Hypospadias

Que sait-on des liens avec l’environnement ?

Publié le 24/11/2011
Article réservé aux abonnés

L’HYPOSPADIAS est l’une des malformations génitales les plus fréquentes chez l’homme. Elle est présente dès la naissance, n’évolue pas et peut être associée à une cryptorchidie, ou non. Dans 3 à 5 % des cas, la cause est génétique et endocrinienne – par exemple, il peut s’agir d’un syndrome d’Orpitz, surtout face à une forme moyenne ou postérieure - et c’est pourquoi l’avis d’un endocrinologue s’impose aussitôt après l’annonce du diagnostic. Mais dans plus de 95 % des cas, aucune cause n’est retrouvée. L’opération permet de corriger la malformation, mais ne répond pas à l’inquiétude des parents de savoir « pourquoi ».

Des causes probablement multifactorielles.

« Des enquêtes chez l’animal suggèrent des associations entre perturbateurs endocriniens et malformations génitales dont l’hypospadias : c’est ce qui s’est passé pour des alligators exposés accidentellement au DDT, après contamination d’un lac aux États-Unis. Et des études menées chez la souris ont rapporté que lorsque les femelles gestantes étaient exposées à la vinclozoline (un traitement du vignoble), des malformations du pénis étaient retrouvées chez les souriceaux pendant trois générations, avec une descendance plus faible que la moyenne. La question est donc de savoir s’il peut en être de même chez l’homme. Cette question est d’autant plus légitime que chez les femmes agricultrices, exposées durant leur grossesse à des pesticides dotés d’une action anti-androgène, des cas d’hypospadias ont été notés » précise le Dr Esterle.

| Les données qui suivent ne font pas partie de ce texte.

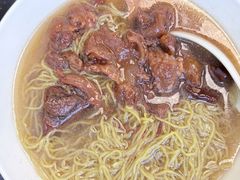 -熊记鸡粥瑞熊美食店(石岗大街店)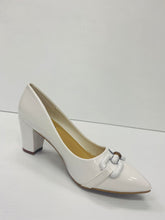 Load image into Gallery viewer, NATALIE 6622 Low Chunky Heels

Plusieurs études ont permis d`établir que la période à risque, durant la grossesse, se situait entre la 8e et la 14e semaine. On sait également que pour les hommes dont les grands-mères ont reçu du distilbène dans les années 1960, le risque d’hypospadias est accru et que ce « surrisque » retombe à zéro à partir de la 3e génération. Pour le reste, on manque d’informations et les questions sans réponses sont encore nombreuses. « Par exemple, une enquête de l’InVS de 1998 à 2008 a bien montré que les taux les plus élevés d’interventions pour hypospadias sont retrouvés dans l’Est, en région PACA, Rhône-Alpes, en Alsace et en Île-de-France et moins en Basse-Normandie ou Limousin, sans que l’on sache expliquer pourquoi » poursuit le Dr Esterle.

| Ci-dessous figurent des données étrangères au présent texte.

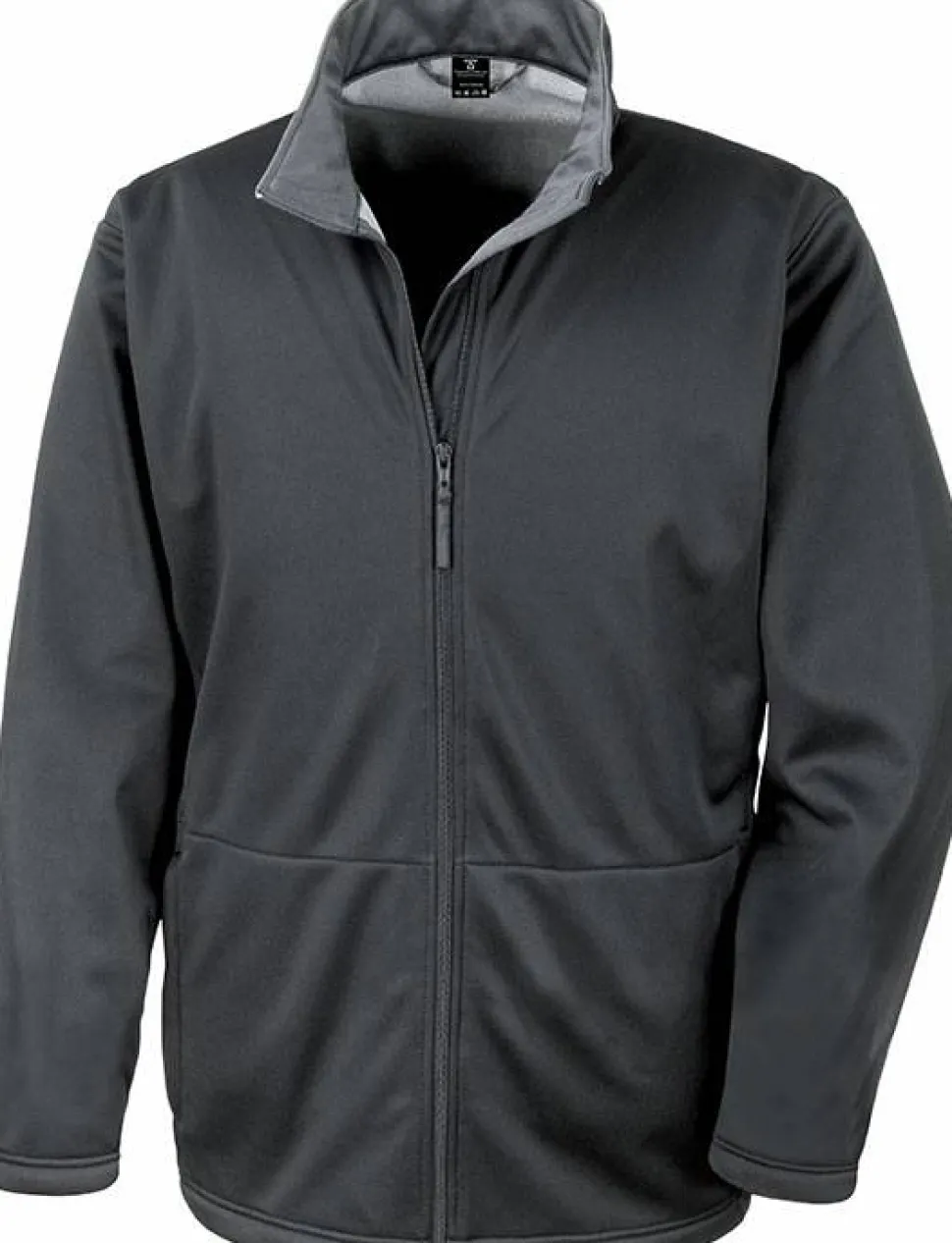 Result R209X - Veste Softshell Confort Active Étanche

Une enquête française en cours.

C’est justement pour tenter de répondre à ces questions qu’une vaste enquête a débuté auprès des mères ayant eu un petit garçon né avec un hypospadias (PHRC 2011, coordonné par Pierre Bougnères, Pierre Mouriquand et Alain-Jacques Valleron). « Nous avons déjà récupéré quelque 9 000 adresses correspondant au lieu de vie, durant la grossesse, de mères concernées : elles vont être comparées à de nombreuses bases de données environnementales existantes (sur la présence d’un incinérateur à proximité, sur la pollution de l’eau et de l’air, etc.) pour voir si des liens peuvent être ainsi établis. Des résultats préliminaires devraient être connus durant 2013. Ensuite, l’analyse des questionnaires s’appuyant sur une approche à l’aveugle se fondant sur des données recueillies (« data-driven ») et ne nécessitant donc aucune hypothèse a priori sur aucun agent environnemental, va pouvoir débuter. Ces questionnaires sont remplis par les mères qui le souhaitent, concernant leur mode alimentaire durant la grossesse, les médicaments pris, l’exposition au tabac, aux ondes électromagnétiques, aux champs traités, etc. Nous espérons ainsi en savoir plus sur les causes multifactorielles de l’hypospadias et surtout, pouvoir en tirer des conseils pratiques à l’attention des femmes enceintes de petits garçons, pour diminuer ce risque à l’avenir » conclut le Dr Esterle, à qui tout médecin peut adresser les coordonnées de parents concernés et acceptant de participer à cette étude unique en France (laure.esterle@inserm.fr).

D’après un entretien avec le Dr Laure Esterle, hôpital Saint- Vincent-de-Paul, Inserm U986, service d’endocrinologie pédiatrique, Paris.